## Work request 1
In the forum discussion about Baxter, what did Martyn Lloyd-Jones find Baxter very helpful for?
## Work request 2
Summarize the forum discussion about Baxter in two sentences.

## Page text

Off to Sabbath Service.
 
A lot of Reformed guys use his directory as a sound guide on many topics. His book the Reformed Pastor is excellent. I do believe he eventually abandoned his neonomism in the end. I believe it was Owen who comments on that. But I am only relying upon my memory from past readings. So I should maybe question the abandoning neonomism. I will try to find the quote.

Off to Sabbath Service.


"[Baxter] by his other dangerous notions concerning justification, corrupted the fountain and endangered the faith of many; yet after all came to be of another mind, and had the humility to tell the world so much. "I formerly believed, saith he, the formal nature of faith to lie in consent, but now I recant it: I believe it lies in trust; and this makes the right to lie in the object; for it is -- I depend on Christ as the matter or merit of my pardon, my life, my crown, and my glory." Answers by the twelve Brethren to the Commission's Queries, p.66. Witius, Conciliatory, or Irenical Animadversions on the Controversies Agitated in Britain, p.252 ."
 
Interestingly, I found that Baxter's views on justification came from a desire to refute antinomianism.
I understand that was the case.
A lot of Reformed guys use his directory as a sound guide on many topics. His book the Reformed Pastor is excellent.
I am sure that is true. Remember: to play around with the doctrine of justification is not a minor issue. I am sure the discerning can use Baxter with profit providing the weaker brother (the less discerning) are not misled by this.

As a matter of interest, Martyn Lloyd-Jones found Baxter very helpful in diagnosing people suffering from mental health problems.
 
I understand that was the case.

I am sure that is true. Remember: to play around with the doctrine of justification is not a minor issue. I am sure the discerning can use Baxter with profit providing the weaker brother (the less discerning) are not misled by this.

As a matter of interest, Martyn Lloyd-Jones found Baxter very helpful in diagnosing people suffering from mental health problems.

Absolutely on justification. Let us not give way even a moment as Paul in Galatians!

Baxter's sermon on melancholy and excessive sorrow is one of my very favorites. Anything I've read by him on the subject of depression has been wonderfully helpful. See here.
 
As informative as the discussion on Baxter himself has been, it’s been a bit of a departure from the OP which deals with best counsel for a new convert. Better, I think, to get back to that topic if anyone has more to add, as I think Baxter has been thoroughly covered (or start a new thread).

## Listed entries
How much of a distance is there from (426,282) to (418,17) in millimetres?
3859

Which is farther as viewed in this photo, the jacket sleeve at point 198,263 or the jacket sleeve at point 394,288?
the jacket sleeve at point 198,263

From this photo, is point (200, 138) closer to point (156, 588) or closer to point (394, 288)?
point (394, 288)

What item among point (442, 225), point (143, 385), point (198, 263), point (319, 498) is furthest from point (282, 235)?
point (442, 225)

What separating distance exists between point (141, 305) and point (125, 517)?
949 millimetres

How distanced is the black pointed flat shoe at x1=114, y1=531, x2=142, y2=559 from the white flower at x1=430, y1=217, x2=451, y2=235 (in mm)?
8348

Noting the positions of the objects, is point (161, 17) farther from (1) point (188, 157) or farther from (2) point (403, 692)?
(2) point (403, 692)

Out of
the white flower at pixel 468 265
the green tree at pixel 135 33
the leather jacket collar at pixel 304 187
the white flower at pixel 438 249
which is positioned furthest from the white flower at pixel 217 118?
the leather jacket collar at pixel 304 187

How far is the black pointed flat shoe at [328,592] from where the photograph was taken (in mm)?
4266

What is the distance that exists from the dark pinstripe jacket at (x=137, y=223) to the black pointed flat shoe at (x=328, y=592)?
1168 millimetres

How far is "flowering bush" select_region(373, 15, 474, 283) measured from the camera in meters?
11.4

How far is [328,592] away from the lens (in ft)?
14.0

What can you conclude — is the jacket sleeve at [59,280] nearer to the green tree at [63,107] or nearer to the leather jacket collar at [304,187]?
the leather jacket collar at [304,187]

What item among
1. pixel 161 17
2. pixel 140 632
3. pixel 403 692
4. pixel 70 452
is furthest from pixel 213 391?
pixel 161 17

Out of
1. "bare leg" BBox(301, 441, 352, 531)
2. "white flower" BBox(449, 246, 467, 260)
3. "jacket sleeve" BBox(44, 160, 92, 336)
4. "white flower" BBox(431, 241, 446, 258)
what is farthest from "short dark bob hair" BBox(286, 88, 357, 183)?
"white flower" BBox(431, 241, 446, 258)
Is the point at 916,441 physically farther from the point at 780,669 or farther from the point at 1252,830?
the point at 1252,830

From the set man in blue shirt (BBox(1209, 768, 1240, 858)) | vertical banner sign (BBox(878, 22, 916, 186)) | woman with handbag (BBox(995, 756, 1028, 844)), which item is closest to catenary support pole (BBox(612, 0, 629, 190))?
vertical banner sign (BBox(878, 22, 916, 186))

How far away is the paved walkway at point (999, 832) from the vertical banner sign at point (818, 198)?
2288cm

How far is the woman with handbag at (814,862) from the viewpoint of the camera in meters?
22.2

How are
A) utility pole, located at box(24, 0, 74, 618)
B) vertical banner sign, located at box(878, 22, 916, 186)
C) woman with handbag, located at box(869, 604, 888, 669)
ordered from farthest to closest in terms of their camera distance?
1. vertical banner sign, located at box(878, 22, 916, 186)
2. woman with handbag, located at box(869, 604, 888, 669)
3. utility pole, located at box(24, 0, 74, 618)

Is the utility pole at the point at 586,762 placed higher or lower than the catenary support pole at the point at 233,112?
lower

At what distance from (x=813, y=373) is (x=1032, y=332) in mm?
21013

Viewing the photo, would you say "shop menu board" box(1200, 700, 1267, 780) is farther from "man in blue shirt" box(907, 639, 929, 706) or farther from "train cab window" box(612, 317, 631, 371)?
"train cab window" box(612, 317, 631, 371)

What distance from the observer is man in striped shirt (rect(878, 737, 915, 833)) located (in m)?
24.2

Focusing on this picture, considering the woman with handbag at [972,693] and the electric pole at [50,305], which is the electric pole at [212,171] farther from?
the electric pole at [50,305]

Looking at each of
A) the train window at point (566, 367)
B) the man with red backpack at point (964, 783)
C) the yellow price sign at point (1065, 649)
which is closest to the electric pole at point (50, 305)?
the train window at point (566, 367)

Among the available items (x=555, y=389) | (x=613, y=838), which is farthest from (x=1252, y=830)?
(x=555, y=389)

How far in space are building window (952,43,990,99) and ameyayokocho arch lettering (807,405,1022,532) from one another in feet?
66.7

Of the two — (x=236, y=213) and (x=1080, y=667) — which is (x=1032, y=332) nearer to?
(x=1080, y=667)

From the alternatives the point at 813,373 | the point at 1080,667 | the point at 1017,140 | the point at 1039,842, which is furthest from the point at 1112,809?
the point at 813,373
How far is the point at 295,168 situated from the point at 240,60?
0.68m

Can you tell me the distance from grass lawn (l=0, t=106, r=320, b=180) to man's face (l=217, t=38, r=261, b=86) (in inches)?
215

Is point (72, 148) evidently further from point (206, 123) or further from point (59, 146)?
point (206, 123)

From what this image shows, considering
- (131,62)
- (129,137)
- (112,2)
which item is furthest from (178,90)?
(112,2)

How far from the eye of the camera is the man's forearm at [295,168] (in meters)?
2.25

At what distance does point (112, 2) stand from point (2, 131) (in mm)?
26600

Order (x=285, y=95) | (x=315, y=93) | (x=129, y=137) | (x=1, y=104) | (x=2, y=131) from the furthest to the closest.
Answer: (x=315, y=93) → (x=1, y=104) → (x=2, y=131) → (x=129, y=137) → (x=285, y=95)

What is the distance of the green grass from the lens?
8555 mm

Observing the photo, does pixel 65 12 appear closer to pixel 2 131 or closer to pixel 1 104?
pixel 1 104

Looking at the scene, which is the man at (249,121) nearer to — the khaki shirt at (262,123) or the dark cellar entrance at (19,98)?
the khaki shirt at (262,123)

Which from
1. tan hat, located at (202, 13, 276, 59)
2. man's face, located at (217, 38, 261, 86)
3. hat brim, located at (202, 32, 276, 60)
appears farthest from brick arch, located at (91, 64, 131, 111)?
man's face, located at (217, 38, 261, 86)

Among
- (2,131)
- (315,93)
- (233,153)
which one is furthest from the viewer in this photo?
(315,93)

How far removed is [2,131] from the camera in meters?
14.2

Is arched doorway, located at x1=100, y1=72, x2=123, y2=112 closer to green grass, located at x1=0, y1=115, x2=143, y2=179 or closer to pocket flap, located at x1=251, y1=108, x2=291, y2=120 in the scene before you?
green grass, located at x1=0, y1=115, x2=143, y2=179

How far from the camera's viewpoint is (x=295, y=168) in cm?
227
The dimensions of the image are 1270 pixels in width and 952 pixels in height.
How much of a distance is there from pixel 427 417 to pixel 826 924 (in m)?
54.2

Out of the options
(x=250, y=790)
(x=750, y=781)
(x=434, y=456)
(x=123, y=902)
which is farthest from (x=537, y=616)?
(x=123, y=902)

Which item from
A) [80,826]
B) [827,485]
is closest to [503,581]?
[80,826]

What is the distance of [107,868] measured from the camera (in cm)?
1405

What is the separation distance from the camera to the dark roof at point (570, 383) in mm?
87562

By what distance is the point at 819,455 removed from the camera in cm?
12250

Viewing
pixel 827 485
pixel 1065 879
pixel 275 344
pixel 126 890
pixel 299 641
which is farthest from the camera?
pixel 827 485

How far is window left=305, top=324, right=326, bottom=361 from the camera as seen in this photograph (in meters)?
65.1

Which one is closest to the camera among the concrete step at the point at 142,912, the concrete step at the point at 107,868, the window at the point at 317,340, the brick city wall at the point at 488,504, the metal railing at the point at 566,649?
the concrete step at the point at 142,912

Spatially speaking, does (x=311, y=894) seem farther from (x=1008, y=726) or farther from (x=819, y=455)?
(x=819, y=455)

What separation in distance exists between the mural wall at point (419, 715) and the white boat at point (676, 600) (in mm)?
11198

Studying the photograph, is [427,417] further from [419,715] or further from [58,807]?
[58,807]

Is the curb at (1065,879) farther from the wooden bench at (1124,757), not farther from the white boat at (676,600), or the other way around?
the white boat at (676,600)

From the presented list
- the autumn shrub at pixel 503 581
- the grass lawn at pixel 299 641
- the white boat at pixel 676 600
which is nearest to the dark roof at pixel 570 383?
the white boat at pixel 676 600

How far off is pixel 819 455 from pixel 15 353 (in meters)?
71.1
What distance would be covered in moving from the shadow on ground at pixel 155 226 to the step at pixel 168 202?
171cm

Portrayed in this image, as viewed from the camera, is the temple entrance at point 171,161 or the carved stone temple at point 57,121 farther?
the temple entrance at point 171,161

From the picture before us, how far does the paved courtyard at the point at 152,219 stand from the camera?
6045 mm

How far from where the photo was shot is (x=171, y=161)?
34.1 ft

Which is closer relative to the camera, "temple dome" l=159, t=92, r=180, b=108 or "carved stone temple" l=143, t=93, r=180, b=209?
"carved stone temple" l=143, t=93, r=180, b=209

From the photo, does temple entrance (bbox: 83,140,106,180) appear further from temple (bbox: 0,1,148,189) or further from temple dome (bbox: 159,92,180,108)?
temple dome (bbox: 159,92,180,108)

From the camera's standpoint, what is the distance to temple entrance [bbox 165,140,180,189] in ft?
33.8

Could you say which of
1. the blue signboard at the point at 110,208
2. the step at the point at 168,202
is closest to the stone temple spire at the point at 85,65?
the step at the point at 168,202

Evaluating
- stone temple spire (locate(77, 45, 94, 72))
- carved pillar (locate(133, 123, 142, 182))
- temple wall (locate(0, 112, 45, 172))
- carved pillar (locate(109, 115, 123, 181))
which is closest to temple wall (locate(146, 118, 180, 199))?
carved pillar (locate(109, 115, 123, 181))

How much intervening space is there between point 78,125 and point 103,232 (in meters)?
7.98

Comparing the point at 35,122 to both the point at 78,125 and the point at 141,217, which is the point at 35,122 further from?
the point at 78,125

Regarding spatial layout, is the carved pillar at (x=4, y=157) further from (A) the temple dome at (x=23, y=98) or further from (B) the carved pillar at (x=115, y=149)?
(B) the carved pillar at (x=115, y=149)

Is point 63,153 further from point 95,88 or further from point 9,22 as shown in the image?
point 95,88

## Response 1
Diagnosing people suffering from mental health problems.

## Response 2
Posters praise Baxter's directory and his book the Reformed Pastor, but they warn that his views on justification, which came from a desire to refute antinomianism, are no minor issue and call for discernment. A quoted passage says he later recanted his belief that faith lies in consent, and one poster finds his writings on melancholy and depression wonderfully helpful.